UK adults spend on average eight hours and 41 minutes a day on their phones (Unsplash)

“Our brains are prioritising ‘alarms,’” she continues. “Like a phone pinging, a news alert popping up… our brain goes into alarm mode even if something is not important and our survival does not depend on it.”

Our needy smartphone attachment style is, of course, understandable. Getting distracted from our phones is completely normal, increasingly relying on them for wallets, address books, photo albums, emails, maps, banking and more. And yet, put them down we must, at least during downtime at home or date nights out.

For one woman in her mid-30s, the tipping point came after seeing another couple in a restaurant, both scrolling their phones for the duration of their dinner together. She pledged with her husband to never be like them.

“We have no phones at any meal because meals are for talking. No phones in bed because bed is for sleep or sex” (Wayhomestudio on freepik)

So, how to wean off digi-distractions when you’re with a loved one? “We have rules,” she says. “We have no phones at any meal because meals are for talking. No phones in bed because bed is for sleep or sex. If we are having a conversation at any time neither of us is allowed to say ‘hold on’ and attend to their phone.”

It’s in line with Burke’s advice. “It’s really important to practice putting our phone away when we’re with a loved one,” she says. “To put it on silent, switch it off, [or] put it out of sight.”

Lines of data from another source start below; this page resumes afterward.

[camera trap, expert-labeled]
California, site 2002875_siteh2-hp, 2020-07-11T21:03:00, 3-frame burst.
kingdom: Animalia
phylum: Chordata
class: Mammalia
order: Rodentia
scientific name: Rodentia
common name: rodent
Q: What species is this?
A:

She points to research by the Nottingham Trent University and the University of Würzburg which found that the performance of participants who undertook a concentration task improved by 26 percent when their smartphones were out of the room completely, as opposed to in their pocket, their desk or in a drawer.

If this is all sounding too brutal, too hellish a practice day-to-day? You might well be a seasoned phubber, running the risk of one day being told to phub off, for real.